CEVAP: Öncelikle sorunuzun birinci bölümünde yer alan “vahyi gayri metluv” kavramı üzerinde durmak istiyoruz. Ne peygamberimizin ne de bir başkasının vahye uygun olan sözlerine “vahiydir” demek mümkün değildir.
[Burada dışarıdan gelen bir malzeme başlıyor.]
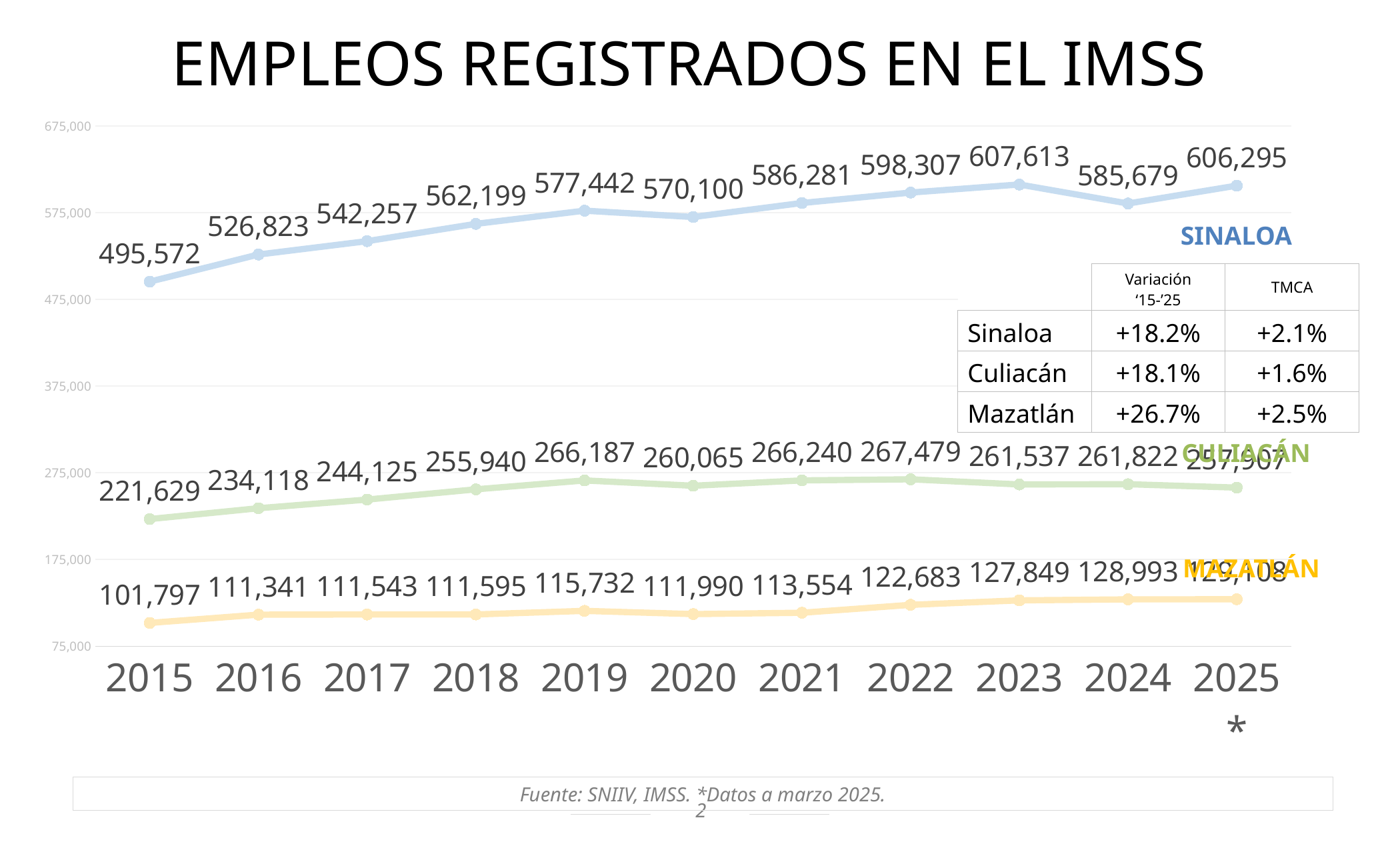
Which year had the larger Culiacán value, 2021 or 2022? 2022 What is the difference between the Mazatlán values for 2022 and 2021? 9,129 How many series (lines) are plotted on the chart? 3 What type of chart is shown on the slide? Line chart In which year did Sinaloa reach its highest value on the chart? 2023 What value is shown for Mazatlán in 2023? 127,849 What value is shown for Culiacán in 2019? 266,187 Did the Sinaloa values rise or fall from 2015 to 2019? Rise How many years are shown on the x axis of the chart? 11 In which year was the Mazatlán value lowest? 2015 What was the number of IMSS-registered jobs in Sinaloa in 2015? 495,572 By how much did the Sinaloa value increase from 2015 to 2016? 31,251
Allah vahyine elçisinin şahsi gayretini bile karıştırmamak için, kendisine vahiy geldiğinde tekrar etmeye çalışan Peygamberi şöyle ikaz ediyor: “Cebrail sana Kur’an okurken, çabuk ezberlemek için acele edip onunla beraber söyleme, yalnız dinle. Muhakkak ki vahyolunanı kalbine yerleştirmek ve onu sana okutmak bize aittir. Biz onu Cebrail’e okuttuğumuz zaman, onun okumasını takip et. Sonra onu sana açıklamak bize düşer.” (75/16-19) Bunun ötesinde en ufak bir ilaveye bile şöyle karşılık veriyor: “Eğer o (Muhammed), Bize karşı, ona bazı sözler katmış olsaydı, Biz onu kuvvetle yakalardık, sonra onun şah damarını koparırdık. O zaman sizden hiç biriniz de buna Engel olamazdınız.” (69/44-48)
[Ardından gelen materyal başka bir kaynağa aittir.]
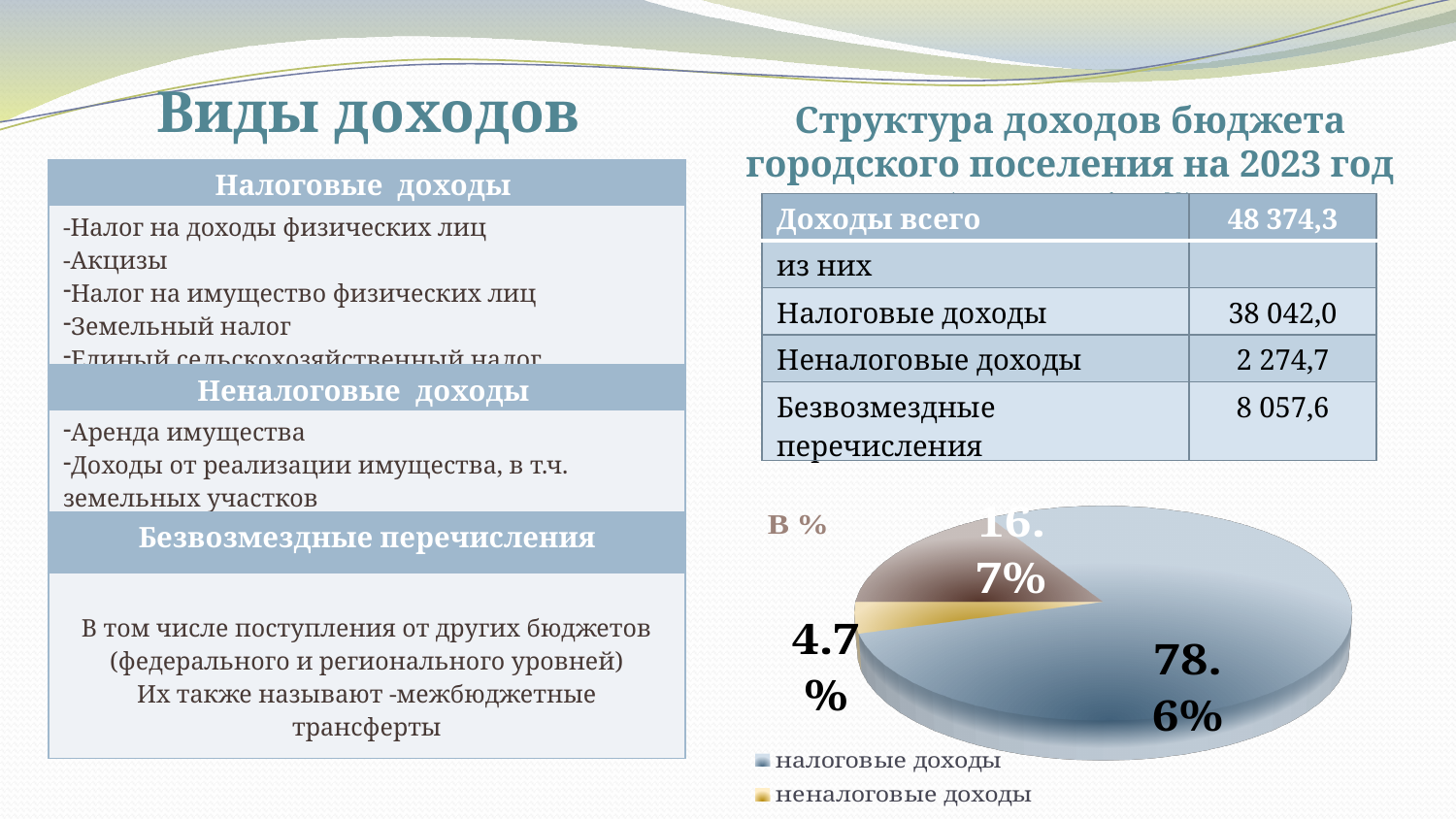
By how many percentage points does the share of налоговые доходы exceed the share of неналоговые доходы? 73.9 How many slices does the pie chart have? 3 What colour is the slice for налоговые доходы in the pie chart? blue What share of the pie chart does неналоговые доходы have? 4.7% Which category has the smallest slice in the pie chart? неналоговые доходы Is the share of налоговые доходы greater or less than 50%? greater Which is larger in the pie chart, налоговые доходы or неналоговые доходы? налоговые доходы What kind of chart is shown on the slide? pie chart What is the value shown on the largest slice of the pie chart? 78.6% What share of the pie chart does налоговые доходы have? 78.6% What is the title of the pie chart? В % Which category has the largest slice in the pie chart? налоговые доходы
Allah elçisine bile böyle karşılık veriyor. Ona bir şeyi ilave etmek kimsenin haddi değildir. İslam’da “vahiy” denildiği zaman sadece Kur’an akla gelir. Kur’an’ın dışında ne metlüv ne de gayr-i met lüv vahiy vardır. Vahyin hepsi Kur’an’dadır. Peygamber görevinin gereği olarak vahye bir ilavede bulunmadığı/bulunamadığı gibi, onda olması gereken bir vahyi de eksiltemez, eksiltmemiştir. Bu konuda Hz. Aişe (R.A.)’dan şöyle bir haber gelmektedir: “Amir b. Mesrûg Aişe validemize şöyle dedi: Ey Anacığım! Muhammed (as) Rabbini gördü mü? Bu soruyu işiten Hz. Aişe validemiz şöyle buyuruyor: Söylediğin şey tüylerimi ürperti. Senin şu üç meseleden haberin yok mu? 1-Kim sana Muhammed (as)’ın Rabbini gördüğüne dair bir rivayette bulunursa yalan söylemiştir. “Gözler O’nu idrak edemez; O gözleri idrak eder; O Latif’tir, her şeyden haberdardır.” (6/103) “Allah bir insanla ancak vahiy yoluyla veya perde arkasından konuşur. Yahut da bir elçi gönderir de izniyle ona dilediğini vahyeder. Şüphesiz ki O çok yücedir, hüküm ve hikmet sahibidir.” (42/51). 2- Kim sana peygamberin yarın ne olacağını bildiğine dair bir nakilde bulunmuşsa yalan söylemiştir. “Kıyamet vakti hakkındaki bilgi, ancak Allah’ın katındadır. Yağmuru O yağdırır, rahimlerde olanı O bilir. Hiç kimse yarın ne kazanacağını bilemez. Yine hiç kimse nerede öleceğini bilemez. Şüphesiz Allah, her şeyi bilendir, her şeyden haberdardır.”(31/34)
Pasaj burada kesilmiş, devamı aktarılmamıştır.